Lentil Soup with Tubetti and Bacon
1/4 pound bacon, cut into 1/2″ strips crosswise
2 carrots, cut into 1″ pieces
2 onions, cut in 1″ chunks
2 ribs celery, cut in 1″ pieces
1/2 pound fresh mushrooms, sliced
6 cloves garlic, peeled
1 pound lentils
1 1/2 quarts chicken stock
3 cups water
1 teaspoon dried rosemary
1 cup canned tomatoes in thick puree, chopped
2 teaspoons salt
1/4 teaspoon dried red pepper flakes
1/4 teaspoon ground black pepper
1/2 cup tubetti or small macaroni
In a large pot, cook the bacon over moderate heat until crisp. Remove. Pour off all but 2 tablespoons of the fat.

(To do):
(1) According to the lentil soup recipe, how much chicken stock goes into the soup?
(2) Write the next steps of the lentil soup recipe, starting after the last instruction shown.

(Exercise data):
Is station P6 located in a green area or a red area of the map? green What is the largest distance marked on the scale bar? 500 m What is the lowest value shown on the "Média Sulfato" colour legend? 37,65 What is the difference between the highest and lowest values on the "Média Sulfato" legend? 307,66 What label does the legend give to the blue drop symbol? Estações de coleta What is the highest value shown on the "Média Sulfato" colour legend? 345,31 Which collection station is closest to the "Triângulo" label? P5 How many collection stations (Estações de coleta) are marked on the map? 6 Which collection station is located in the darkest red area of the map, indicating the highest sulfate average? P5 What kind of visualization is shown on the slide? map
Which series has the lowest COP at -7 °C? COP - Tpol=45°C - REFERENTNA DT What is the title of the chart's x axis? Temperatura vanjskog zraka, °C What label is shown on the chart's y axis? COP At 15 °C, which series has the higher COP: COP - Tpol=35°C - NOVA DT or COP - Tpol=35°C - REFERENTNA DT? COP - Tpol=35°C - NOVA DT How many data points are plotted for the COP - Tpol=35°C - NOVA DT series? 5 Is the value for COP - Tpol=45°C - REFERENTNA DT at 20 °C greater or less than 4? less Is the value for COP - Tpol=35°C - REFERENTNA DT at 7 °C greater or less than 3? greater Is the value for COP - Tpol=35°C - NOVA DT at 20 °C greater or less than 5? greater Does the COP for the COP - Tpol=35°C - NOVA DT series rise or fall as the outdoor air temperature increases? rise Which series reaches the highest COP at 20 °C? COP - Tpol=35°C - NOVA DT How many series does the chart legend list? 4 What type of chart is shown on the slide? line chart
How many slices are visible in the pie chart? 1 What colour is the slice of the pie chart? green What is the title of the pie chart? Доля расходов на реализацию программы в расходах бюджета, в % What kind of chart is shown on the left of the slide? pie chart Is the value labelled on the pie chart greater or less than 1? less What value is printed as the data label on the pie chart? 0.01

(Answers by item):
(1) 1 1/2 quarts

(2)
Add the carrots, onions, celery, mushrooms, and garlic. Cook, stirring occasionally, until the vegetables start to soften, about 5 minutes.
Add the lentils, broth, water, rosemary, tomatoes, salt, red-pepper flakes, black pepper, and bacon. Bring to a boil. Reduce the heat and simmer for 15 minutes.
Add the pasta and simmer until the lentils are tender and the pasta is done, 10 to 15 minutes longer.